Ave Portishead!

c HEUNINCKX


Sans réelle actu, Portishead passait dans la région, à la Rockhal d’Esch-sur-Alzette, histoire de relancer la machine et nous rappeler à quel point il est un groupe de classe supérieure.

C’est aujourd’hui bien connu et accepté, Portishead aime prendre son temps. Cinq ans après le miraculeux « Third », qui lui-même était arrivé onze ans après le deuxième album, les Anglais n’ont toujours pas annoncé la suite, même si officieusement, Geoff Barrow a commencé à y travailler en janvier 2012. Le groupe semble fonctionner au rythme d’une dizaine de dates par an afin de garder la machine huilée. Et dimanche, à la Rockhal au Luxembourg, la machine était mieux que huilée! Proche du parfait, Portishead nous a rappelé qu’à vingt ans d’âge, il est un groupe au-dessus du lot. Pourquoi? Parce que!

Le perfectionnisme.
Déjà au niveau du répertoire. Trois albums en vingt ans, c’est peu, mais il n’y a là rien, mais alors rien! à jeter. Mieux, les classiques de la première heure, ‘Glory Box’ en tête, ont beau être connus et remâchés, ils ont gardé leur caractère avant-gardiste. Ajouté à cela, une sonorisation qui laisse entendre toutes les subtilités (de distorsions) sonores et des musiciens qui jouent comme des jazzmen, la note toujours juste et assurée… Car si Portishead s’amuse beaucoup avec les sons informatisés, c’est avant tout un groupe de pures musiciens qui jouent la musique. Et oui, tatie Marcelle!, c’est foutrement bien joué!

━━━━━━━━━━

§ **Travail demandé**
**A.** Relevez tous les lieux nommés dans la critique du concert de Portishead.
**B.** Prolongez la critique du concert de Portishead en reprenant après sa dernière phrase.
Les enregistrements ne servent à rien pour cet exercice.

Enregistrements bruts:
━━━━━━━━━━

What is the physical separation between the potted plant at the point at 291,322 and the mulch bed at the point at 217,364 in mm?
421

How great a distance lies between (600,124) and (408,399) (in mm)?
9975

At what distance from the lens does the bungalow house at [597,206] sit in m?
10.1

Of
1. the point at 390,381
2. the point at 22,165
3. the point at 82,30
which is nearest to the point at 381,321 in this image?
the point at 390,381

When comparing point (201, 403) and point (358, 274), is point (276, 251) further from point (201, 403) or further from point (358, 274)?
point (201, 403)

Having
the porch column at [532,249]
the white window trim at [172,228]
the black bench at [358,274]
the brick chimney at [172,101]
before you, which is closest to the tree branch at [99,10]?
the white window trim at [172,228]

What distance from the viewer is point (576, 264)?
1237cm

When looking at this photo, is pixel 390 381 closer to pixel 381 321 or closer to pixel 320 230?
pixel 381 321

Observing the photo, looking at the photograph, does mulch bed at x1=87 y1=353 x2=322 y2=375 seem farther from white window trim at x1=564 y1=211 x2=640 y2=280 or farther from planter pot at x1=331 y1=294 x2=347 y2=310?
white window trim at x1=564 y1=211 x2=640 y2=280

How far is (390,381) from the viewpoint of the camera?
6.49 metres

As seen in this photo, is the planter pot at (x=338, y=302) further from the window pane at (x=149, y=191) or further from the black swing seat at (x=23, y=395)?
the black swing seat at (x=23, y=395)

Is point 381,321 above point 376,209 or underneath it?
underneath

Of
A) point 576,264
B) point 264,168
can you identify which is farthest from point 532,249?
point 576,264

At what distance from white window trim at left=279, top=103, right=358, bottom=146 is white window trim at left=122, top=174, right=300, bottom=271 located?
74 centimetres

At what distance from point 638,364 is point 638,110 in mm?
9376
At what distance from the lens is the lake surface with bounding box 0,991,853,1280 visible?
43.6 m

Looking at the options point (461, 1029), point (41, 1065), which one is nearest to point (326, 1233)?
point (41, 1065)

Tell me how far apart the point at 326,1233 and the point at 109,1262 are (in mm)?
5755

━━━━━━━━━━

§ **Réponses finales**
**A.** La Rockhal, Esch-sur-Alzette, le Luxembourg.

**B.**
Le goût de l’aventure.

Déjà à la base, le trip hop est un mélange de styles et de sons, une musique d’expérimentateurs, de laborantins pop. Mais comment sortir de la cage trip hop sans finir par sonner comme du papier-peint sonore (Massive) ou comme une bouillabaisse mal dosée mal digérée (Tricky)? Seul Portishead a trouvé la solution. Certes, ça leur a pris dix ans! Mais ils ont fini par trouver la brèche, en durcissant le son et en canalisant les informations. Et c’est semble-t-il cette voie que le groupe continue à suivre, à l’écoute de ‘We Carry On’ qui a terminé le concert, ainsi que du titre le plus récent joué dimanche (‘Chase The Tear’ 2009) et du projet Beak> de Geoff Barrow: direction Allemagne et la Kosmische muzik du 3e millénaire. Et en même temps, qui peut prédire ce que donnera le quatrième Portishead? Qui peut assurer qu’il sortira un jour?

Geoff Barrow.
C’est lui le chef d’orchestre, le professeur Tournesol de l’électrique et de l’électronique. C’est lui qui décide de se taire pendant dix ans plutôt que de sortir un disque dont il ne serait pas totalement satisfait. C’est lui qui a trouvé la voie hors des sentiers trip hop et qui continue de fouiller avec ses multiples projets (Beak>, Quakers). Tout ce qu’il touche prend de la valeur (Anika, « Primary Colors » de The Horrors) et nourri Portishead. Sur scène, il passe des scratch aux percus et aux machines, ou s’assied derrière la batterie pour simplement écouter et donner la dynamique. Bref, c’est lui le patron.

Beth Gibbons.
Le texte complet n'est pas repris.